Kamusal alanda başörtüsünün yeri var mı?
Yasakçı argümanlar, dini pratiklerin kamusal alanda var olmaması gerektiği öne sürmektedir. İdeolojiler kamusal alanda görünür olabildiği gibi inaçlar ve inançlar doğrultusunda gelişen pratikler de Allah ve kul arasında kalmak zorunda değildir, kamusal alana taşınabilir. Asıl, devletle aynı pratiği uygulayarak, kamusal alanı yasaklarla donatmak ve belirli bir ideoloji çerçevesinde biçimlendirmek özgürlükleri kısıtlamak demektir.
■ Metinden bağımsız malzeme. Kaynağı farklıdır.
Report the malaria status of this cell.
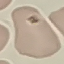

Uninfected.

preparation = thin blood smear
capture = smartphone camera at the microscope eyepiece
image type = automatically extracted cell patch, resized to 64 × 64 pixels
stain = Giemsa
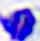

Summary:
  - Magnification: 400x
  - Identification: leukocyte
  - Modality: photomicrograph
Classify this cell by malaria status.
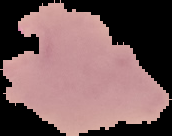
It is parasitized.

Summary:
  - Image size: 172×136 pixels
  - Image type: cell region segmented out of the field of view; surrounding area masked to black
  - Preparation: thin blood smear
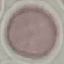
Result: no malaria parasites seen. Automatically extracted cell patch, resized to 64 × 64 pixels. Giemsa-stained preparation. Photographed with a smartphone camera at the microscope eyepiece. Thin smear of blood.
Başörtülüler AKP’nin her yaptığının sorumlusu mu?
Tüm bu tartışmaların ekseninde, ortaöğetimde başörtüsü serbestliğinin AKP eliyle getirilmiş olması yatmaktadır. Uygulamayı eleştirenler, serbestliğin AKP’nin dindar nesil yetiştirme ajandası dahilinde getirilmesinden dolayı özünde baskıcı olduğunu öne sürmektedirler. AKP’nin tüm baskıcı ve kadın düşmanı uygulamaları bir sepete konularak başörtülü kadınların önüne sürülmekte ve elde ettikleri özgürlüğe karşılık bunların hesabını vermeleri istenmektedir.
Başka alanlardaki baskıcı tutumları başörtüsü özgürlüğünün önüne bir engel olarak sermek ve özgürlük alanlarını genişletmek yerine daraltmayı önermek özgürlükçülük olarak nitelenemez. Başörtüsü serbestliği; kılık kıyafet özgürlüğü ve temel eğitim hakkı çerçevesinde değerlendirilmelidir. Kişinin siyasi aidiyetinin ya da hangi partinin hangi ajanda dahilinde bu temel hak ve özgürlüğü teslim ettiğinin bu hususta önemi yoktur.
Basitçe hatırlatmak gerekir ki, tüm başörtülü kadınlar AKP’li değillerdir! AKP’li olsun ya da olmasın başörtülü kadınlar, AKP’nin yasakçı uygulamalarının hesabını vermeye mecbur da değillerdir.
Bedenlerimiz ideolojik bir savaş alanı mı?
Bizler bedenlerimize dair tercihlerimizin ne devlet eliyle kısıtlanmasına, ne aile zoruyla şekillendirilmesine; temel hak ve özgürlüklerimizin ise ne siyasi rant malzemesi yapılmasına, ne de siyasi bir münakaşaya kurban edilmesine razı gelmeyeceğiz.
AKP ile olan hesaplaşmalarını başörtülüler üzerinden görmeye çalışanlar için ise son sözümüz şudur: Ne kız çocuklarının ne yetişkin kadınların bedeni AKP’ye karşı ideolojik bir savaş alanı değildir. Bedenimizden elinizi ve dilinizi çekin!